--- EXERCISE TEXT Enclosed Below ---

Personal information
- Full name: Slobodan Mišković
- Born: 12 December 1944 DF Yugoslavia
- Died: 4 July 1997 (aged 52) FR Yugoslavia
- Nationality: Serbian
- Height: 1.85 m (6 ft 1 in)
- Playing position: Centre back

Senior clubs
- Years: Team
- 1962–1975: Crvenka
- 1975–1977: Sloga Doboj

National team
- Years: Team
- 1967–1974: Yugoslavia

Teams managed
- 1975–1977: Sloga Doboj
- 1977–1982: Celje
- 1983–1985: Crvenka
- 1985–1990: Proleter Zrenjanin

Medal record
Men's handball
Representing Yugoslavia
Olympic Games
| Gold medal – first place | 1972 Munich | Team |
World Championship
| Bronze medal – third place | 1974 East Germany | Team |

= Slobodan Mišković =

Serbian handball player (1944-1997)

--- End of Enclosed EXERCISE TEXT ---
--- INFORMATION Enclosed Below ---

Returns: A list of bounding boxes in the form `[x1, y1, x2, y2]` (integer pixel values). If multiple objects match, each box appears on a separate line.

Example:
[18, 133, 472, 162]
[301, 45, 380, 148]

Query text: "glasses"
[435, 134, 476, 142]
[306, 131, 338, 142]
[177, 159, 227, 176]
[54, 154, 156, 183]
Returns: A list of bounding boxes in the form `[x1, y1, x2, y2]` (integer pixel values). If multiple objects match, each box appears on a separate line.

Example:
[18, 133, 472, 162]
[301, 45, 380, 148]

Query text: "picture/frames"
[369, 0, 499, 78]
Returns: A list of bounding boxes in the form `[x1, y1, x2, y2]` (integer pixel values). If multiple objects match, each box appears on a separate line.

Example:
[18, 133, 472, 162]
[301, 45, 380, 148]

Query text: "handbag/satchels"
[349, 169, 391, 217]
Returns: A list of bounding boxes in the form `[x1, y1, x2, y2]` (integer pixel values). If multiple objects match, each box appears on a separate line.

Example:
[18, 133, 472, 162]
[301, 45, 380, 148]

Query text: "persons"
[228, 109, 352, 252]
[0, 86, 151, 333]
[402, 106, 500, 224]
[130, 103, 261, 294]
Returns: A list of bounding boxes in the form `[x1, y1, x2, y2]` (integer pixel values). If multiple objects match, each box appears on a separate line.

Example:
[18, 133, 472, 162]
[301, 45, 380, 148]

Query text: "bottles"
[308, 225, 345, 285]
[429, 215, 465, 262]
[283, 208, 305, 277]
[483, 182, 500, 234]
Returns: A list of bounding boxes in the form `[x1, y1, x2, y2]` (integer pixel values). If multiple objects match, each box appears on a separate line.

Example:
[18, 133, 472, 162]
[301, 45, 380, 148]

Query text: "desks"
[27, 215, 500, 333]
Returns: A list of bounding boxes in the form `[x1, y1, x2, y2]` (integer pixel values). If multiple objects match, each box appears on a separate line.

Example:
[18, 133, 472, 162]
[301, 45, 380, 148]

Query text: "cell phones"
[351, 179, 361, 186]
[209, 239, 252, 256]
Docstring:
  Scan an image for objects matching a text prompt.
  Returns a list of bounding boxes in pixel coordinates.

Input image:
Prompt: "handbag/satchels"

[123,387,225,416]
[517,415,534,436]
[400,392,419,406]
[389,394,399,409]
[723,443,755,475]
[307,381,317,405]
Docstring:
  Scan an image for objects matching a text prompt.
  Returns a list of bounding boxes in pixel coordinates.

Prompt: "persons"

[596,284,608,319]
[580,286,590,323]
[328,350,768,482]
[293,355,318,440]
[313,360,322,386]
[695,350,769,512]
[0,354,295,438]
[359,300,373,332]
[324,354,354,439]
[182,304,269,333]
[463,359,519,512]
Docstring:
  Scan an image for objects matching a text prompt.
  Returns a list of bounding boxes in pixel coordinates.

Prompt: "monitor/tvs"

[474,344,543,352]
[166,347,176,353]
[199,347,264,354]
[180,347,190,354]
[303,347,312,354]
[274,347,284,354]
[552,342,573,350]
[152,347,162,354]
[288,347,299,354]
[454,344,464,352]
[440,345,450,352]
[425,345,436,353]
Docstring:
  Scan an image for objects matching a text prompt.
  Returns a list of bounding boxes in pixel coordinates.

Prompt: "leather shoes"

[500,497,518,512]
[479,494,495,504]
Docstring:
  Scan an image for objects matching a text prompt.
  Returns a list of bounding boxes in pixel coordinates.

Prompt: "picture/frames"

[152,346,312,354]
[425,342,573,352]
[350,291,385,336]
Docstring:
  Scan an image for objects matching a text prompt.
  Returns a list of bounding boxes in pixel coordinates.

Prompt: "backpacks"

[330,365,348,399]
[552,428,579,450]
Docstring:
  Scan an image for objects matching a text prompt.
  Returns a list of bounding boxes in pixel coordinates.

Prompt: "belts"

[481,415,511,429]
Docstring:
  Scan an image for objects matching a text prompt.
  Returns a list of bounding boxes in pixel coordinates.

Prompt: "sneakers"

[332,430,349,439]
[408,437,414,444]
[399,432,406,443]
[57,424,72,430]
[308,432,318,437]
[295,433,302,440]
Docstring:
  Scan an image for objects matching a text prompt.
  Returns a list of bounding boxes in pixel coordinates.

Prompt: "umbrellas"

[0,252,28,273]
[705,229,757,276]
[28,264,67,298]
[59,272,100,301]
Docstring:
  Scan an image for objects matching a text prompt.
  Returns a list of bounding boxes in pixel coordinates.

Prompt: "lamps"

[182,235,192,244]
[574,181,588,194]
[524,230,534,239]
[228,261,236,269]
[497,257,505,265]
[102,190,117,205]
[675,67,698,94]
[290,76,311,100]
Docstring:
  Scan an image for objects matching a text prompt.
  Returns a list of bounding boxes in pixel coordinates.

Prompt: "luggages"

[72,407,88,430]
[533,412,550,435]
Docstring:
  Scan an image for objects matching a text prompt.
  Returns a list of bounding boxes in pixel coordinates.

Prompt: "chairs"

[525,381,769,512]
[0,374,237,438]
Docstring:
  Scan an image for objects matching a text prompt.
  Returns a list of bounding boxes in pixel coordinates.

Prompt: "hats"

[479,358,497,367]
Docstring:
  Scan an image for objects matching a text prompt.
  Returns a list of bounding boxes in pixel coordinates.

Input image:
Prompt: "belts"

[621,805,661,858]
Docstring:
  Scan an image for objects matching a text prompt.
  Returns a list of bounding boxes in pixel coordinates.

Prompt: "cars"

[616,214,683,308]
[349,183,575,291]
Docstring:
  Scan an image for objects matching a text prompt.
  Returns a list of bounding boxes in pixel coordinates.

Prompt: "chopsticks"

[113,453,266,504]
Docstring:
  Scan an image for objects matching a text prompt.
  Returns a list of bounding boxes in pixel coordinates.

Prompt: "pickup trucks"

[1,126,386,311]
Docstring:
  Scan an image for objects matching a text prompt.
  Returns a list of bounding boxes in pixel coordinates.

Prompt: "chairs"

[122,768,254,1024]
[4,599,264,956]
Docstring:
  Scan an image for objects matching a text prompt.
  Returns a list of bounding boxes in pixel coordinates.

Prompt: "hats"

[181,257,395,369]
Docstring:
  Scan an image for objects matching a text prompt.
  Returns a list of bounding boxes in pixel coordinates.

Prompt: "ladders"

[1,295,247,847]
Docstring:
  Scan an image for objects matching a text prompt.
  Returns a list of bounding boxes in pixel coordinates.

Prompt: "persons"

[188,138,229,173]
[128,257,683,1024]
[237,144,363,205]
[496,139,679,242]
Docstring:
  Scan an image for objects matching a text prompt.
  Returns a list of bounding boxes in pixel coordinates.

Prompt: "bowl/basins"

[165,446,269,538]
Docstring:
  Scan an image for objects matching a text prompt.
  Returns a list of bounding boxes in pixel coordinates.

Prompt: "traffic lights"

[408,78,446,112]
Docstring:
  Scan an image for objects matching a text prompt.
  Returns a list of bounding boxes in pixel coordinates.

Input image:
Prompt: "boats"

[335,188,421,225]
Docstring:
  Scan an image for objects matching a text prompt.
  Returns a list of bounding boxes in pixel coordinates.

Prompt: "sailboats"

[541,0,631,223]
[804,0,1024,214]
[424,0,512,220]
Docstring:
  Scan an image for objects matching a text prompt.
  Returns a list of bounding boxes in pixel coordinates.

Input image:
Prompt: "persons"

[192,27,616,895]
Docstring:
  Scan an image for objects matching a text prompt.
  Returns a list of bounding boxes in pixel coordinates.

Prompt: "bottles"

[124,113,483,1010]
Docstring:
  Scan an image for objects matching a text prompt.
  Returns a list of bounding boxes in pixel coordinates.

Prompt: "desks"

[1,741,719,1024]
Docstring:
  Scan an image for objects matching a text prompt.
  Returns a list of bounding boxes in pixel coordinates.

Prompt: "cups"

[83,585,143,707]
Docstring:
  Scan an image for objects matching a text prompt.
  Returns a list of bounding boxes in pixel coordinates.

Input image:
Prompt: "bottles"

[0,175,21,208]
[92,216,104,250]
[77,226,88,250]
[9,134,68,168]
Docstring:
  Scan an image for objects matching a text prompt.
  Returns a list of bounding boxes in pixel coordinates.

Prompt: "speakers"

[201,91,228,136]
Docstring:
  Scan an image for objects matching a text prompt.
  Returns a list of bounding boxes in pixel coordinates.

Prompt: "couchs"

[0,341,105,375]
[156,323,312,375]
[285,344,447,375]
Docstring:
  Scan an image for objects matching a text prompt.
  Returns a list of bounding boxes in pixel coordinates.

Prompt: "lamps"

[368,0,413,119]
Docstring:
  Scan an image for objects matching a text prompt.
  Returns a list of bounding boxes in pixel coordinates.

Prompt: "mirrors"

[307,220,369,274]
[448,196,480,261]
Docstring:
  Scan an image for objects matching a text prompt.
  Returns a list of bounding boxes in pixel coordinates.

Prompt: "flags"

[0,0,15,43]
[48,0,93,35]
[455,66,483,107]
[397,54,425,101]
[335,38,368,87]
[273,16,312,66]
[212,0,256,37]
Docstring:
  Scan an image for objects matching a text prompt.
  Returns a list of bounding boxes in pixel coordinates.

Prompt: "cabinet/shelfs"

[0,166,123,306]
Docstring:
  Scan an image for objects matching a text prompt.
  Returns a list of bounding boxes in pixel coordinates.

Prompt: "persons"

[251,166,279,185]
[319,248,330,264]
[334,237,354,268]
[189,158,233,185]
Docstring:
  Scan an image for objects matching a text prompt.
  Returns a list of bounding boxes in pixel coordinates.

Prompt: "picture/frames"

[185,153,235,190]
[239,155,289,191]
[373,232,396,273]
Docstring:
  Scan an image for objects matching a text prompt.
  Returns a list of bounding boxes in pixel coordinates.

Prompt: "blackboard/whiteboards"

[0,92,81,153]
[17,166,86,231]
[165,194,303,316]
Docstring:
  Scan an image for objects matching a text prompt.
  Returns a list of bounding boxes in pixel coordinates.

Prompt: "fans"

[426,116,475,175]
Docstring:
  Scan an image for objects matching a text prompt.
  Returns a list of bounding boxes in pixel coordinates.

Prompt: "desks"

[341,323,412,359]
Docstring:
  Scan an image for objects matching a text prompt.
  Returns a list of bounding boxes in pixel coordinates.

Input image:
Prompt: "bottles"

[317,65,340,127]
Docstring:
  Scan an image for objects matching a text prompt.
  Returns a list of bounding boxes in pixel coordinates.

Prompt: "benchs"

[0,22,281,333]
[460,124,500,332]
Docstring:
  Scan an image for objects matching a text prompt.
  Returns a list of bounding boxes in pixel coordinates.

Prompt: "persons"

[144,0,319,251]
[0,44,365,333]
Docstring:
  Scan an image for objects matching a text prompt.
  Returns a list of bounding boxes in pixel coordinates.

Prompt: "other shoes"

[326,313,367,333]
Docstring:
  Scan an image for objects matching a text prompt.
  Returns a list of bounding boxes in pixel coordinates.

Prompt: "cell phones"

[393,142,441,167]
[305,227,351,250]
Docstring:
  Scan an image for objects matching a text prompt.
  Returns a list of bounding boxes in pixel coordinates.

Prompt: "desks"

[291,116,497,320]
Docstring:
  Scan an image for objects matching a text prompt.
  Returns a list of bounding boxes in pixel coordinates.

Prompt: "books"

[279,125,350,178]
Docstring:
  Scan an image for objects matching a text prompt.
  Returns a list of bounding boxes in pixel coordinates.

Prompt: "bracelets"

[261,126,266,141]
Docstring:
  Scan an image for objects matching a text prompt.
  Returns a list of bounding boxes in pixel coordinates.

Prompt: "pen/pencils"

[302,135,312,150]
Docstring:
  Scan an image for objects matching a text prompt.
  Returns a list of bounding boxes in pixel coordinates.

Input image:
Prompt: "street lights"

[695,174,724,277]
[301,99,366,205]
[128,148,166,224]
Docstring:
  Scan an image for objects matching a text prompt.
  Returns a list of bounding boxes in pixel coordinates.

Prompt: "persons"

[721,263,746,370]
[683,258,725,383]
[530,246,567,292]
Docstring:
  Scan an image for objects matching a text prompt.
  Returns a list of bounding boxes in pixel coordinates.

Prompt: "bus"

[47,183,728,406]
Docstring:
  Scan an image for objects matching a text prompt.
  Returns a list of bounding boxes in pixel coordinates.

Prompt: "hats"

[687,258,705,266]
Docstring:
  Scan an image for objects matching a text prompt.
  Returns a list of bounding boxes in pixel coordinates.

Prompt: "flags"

--- End of Enclosed INFORMATION ---

• **ASSIGNMENT A**
Say whether each statement below agrees with the Slobodan Mišković profile, answering yes or no and quoting the deciding words of the profile. (i) He played for Crvenka until 1975. (ii) He managed Celje before he managed Sloga Doboj. (iii) Yugoslavia won silver in men's handball at the 1972 Olympic Games in Munich.
• **ASSIGNMENT B**
Using the Slobodan Mišković profile, answer each short question below on its own line.
(i) How tall was he?
(ii) What place did Yugoslavia take at the 1974 World Championship?
(iii) Which team did he manage from 1985 to 1990?
• **ASSIGNMENT C**
Carry on the Slobodan Mišković profile from its final line.

• **EXERCISE OUTPUT A**
(i) Yes: "1962–1975: Crvenka"
(ii) No: "1975–1977: Sloga Doboj" and "1977–1982: Celje"
(iii) No: "Gold medal – first place | 1972 Munich"

• **EXERCISE OUTPUT B**
(i) 1.85 m (6 ft 1 in)
(ii) Third place (bronze medal)
(iii) Proleter Zrenjanin

• **EXERCISE OUTPUT C**
Slobodan "Čile" Mišković (Слободан Чиле Мишковић; 12 December 1944 – 4 July 1997) was a Serbian handball coach and player who competed for Yugoslavia in the 1972 Summer Olympics.

==Club career==
Mišković started out at Crvenka, making his senior debut in 1962. He was a member of the team that qualified for the Yugoslav Championship for the first time ever in 1965. Later on, Mišković helped them win their first trophy, the Yugoslav Cup, in 1967 and their first Yugoslav Championship title in 1969.

==International career==
At international level, Mišković represented Yugoslavia between 1967 and 1974. He was a member of the team that won the gold medal at the 1972 Summer Olympics in Munich. In his last appearance at a major tournament, the 1974 World Championship in East Germany, Mišković helped the team win the bronze medal.

==Coaching career==
From 1975 to 1977, Mišković played for and served as head coach of Sloga Doboj. He subsequently coached Celje, before returning to his mother club Crvenka in 1983. Between 1985 and 1990, Mišković served as head coach of Proleter Zrenjanin, winning the Yugoslav Championship in 1989–90.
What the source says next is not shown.